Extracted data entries

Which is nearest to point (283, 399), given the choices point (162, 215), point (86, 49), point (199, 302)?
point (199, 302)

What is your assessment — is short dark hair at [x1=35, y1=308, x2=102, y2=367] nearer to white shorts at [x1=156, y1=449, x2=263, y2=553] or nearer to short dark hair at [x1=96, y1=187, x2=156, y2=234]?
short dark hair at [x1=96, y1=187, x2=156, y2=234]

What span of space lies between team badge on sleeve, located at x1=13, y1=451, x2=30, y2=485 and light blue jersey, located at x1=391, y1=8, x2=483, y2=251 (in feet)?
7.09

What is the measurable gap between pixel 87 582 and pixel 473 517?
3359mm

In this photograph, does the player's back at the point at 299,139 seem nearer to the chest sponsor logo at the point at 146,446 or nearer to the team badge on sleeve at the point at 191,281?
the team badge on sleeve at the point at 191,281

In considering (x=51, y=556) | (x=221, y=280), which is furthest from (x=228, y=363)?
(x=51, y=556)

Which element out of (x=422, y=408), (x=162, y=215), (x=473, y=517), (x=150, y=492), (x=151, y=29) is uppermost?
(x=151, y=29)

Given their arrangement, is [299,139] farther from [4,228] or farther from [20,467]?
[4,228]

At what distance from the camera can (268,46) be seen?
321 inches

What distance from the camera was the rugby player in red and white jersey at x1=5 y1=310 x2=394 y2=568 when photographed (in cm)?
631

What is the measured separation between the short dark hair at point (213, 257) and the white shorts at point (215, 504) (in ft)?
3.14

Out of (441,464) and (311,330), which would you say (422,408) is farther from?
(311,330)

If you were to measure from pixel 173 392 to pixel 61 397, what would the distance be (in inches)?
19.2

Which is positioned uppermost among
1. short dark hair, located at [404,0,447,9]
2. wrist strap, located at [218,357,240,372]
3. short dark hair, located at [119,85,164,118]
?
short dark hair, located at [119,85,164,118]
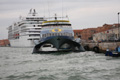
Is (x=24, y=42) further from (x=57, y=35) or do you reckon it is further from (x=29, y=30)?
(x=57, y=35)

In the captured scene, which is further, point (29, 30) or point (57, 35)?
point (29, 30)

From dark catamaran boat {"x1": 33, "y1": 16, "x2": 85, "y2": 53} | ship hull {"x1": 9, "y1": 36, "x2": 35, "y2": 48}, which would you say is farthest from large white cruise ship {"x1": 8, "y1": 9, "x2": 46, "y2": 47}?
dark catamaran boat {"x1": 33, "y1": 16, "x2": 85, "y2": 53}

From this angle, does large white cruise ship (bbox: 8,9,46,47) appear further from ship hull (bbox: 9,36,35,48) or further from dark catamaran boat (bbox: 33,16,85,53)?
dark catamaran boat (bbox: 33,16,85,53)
==
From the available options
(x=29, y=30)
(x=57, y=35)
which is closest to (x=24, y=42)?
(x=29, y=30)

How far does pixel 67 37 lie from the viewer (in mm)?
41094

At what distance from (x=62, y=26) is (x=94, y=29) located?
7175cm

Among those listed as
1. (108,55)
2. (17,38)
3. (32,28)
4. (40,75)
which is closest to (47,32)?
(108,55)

* [What is expected] Pull out each line of the entries above that contains the word "pixel", treating uppercase and lowercase as different.

* [Answer below]
What is the measurable gap between pixel 87 582 and pixel 473 517?
If you were to measure from pixel 173 392 to pixel 61 397, what would the distance be (in inches)?
How far does pixel 67 37 lie from the viewer (in mm)?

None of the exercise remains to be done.